*** Opening GIVEN INFORMATION ***

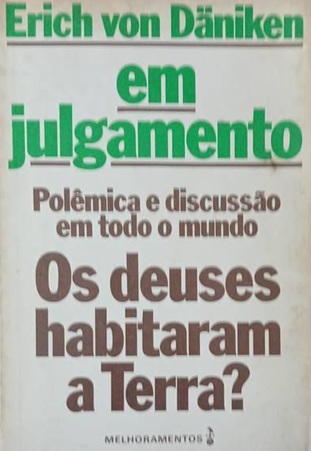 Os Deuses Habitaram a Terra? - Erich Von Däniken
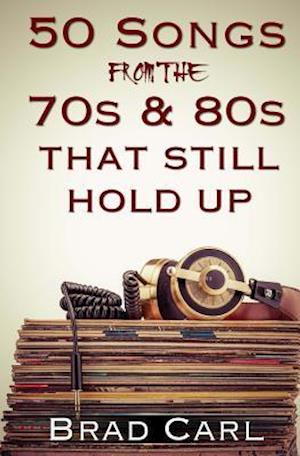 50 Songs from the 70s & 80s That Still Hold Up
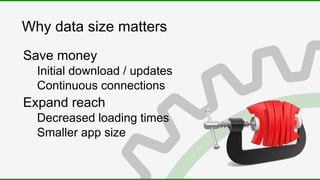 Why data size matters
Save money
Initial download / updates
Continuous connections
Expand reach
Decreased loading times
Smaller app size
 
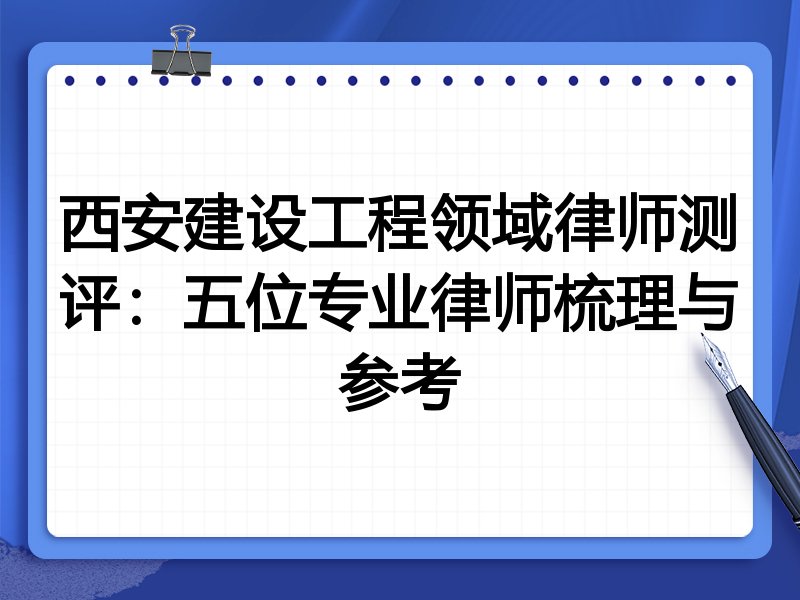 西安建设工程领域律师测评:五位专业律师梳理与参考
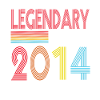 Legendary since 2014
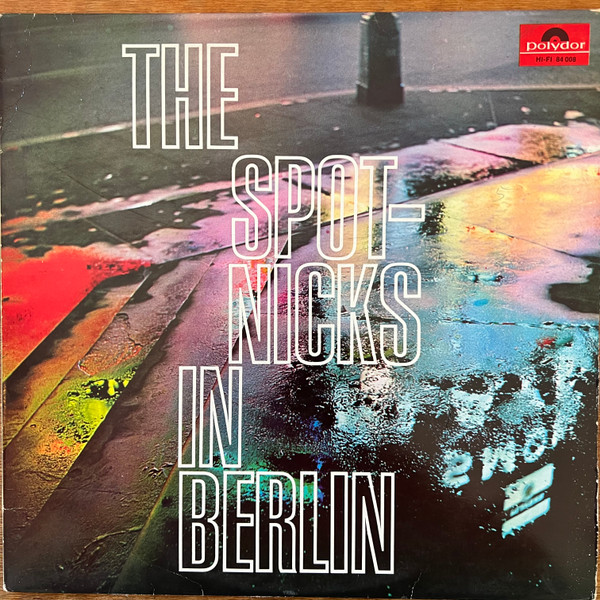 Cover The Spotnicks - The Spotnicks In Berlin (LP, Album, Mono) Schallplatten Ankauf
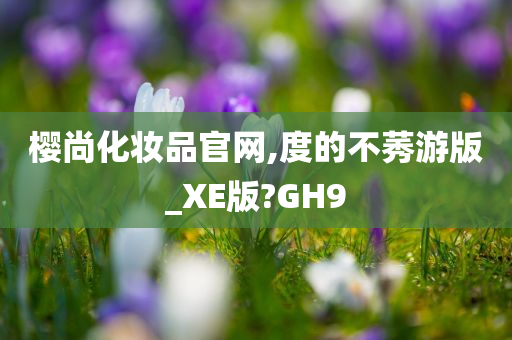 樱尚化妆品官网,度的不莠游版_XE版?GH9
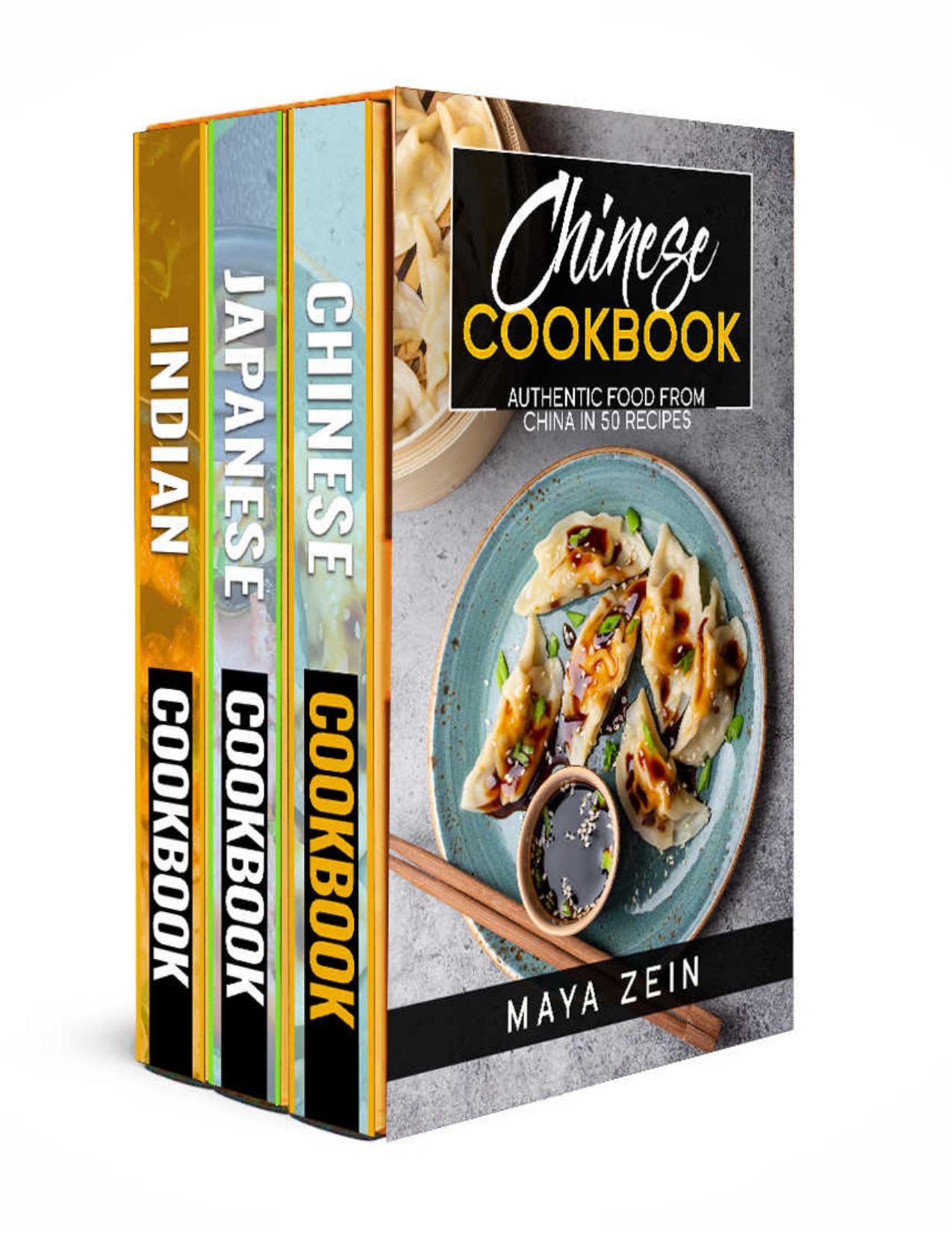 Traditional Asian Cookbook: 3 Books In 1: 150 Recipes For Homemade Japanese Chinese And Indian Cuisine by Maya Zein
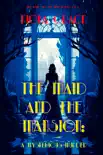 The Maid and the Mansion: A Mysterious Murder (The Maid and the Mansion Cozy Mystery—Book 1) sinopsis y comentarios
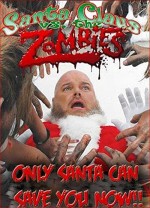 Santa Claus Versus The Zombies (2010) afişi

*** Closing GIVEN INFORMATION ***
*** Opening GIVEN INFORMATION ***

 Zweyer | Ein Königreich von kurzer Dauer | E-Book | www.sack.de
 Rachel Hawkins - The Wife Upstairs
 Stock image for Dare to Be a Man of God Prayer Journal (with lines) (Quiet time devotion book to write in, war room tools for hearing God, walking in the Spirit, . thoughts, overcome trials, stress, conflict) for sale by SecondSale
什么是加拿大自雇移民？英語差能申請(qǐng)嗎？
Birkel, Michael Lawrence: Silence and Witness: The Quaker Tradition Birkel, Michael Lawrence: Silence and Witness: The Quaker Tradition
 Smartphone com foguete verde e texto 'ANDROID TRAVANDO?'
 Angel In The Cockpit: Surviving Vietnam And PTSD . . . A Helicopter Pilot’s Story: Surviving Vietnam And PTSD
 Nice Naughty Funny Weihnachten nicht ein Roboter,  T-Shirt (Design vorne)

*** Closing GIVEN INFORMATION ***

EXERCISE
Give back exactly the lines of the listing above from the one that contains "50 Songs from" up to and including the one that contains "Santa Claus Versus The Zombies (2010) afişi", but not the pictures, and no other lines.

PROBLEM SOLUTION
 50 Songs from the 70s & 80s That Still Hold Up
 Why data size matters
Save money
Initial download / updates
Continuous connections
Expand reach
Decreased loading times
Smaller app size
 
 西安建设工程领域律师测评:五位专业律师梳理与参考
 Legendary since 2014
 Cover The Spotnicks - The Spotnicks In Berlin (LP, Album, Mono) Schallplatten Ankauf
 樱尚化妆品官网,度的不莠游版_XE版?GH9
 Traditional Asian Cookbook: 3 Books In 1: 150 Recipes For Homemade Japanese Chinese And Indian Cuisine by Maya Zein
 The Maid and the Mansion: A Mysterious Murder (The Maid and the Mansion Cozy Mystery—Book 1) sinopsis y comentarios
 Santa Claus Versus The Zombies (2010) afişi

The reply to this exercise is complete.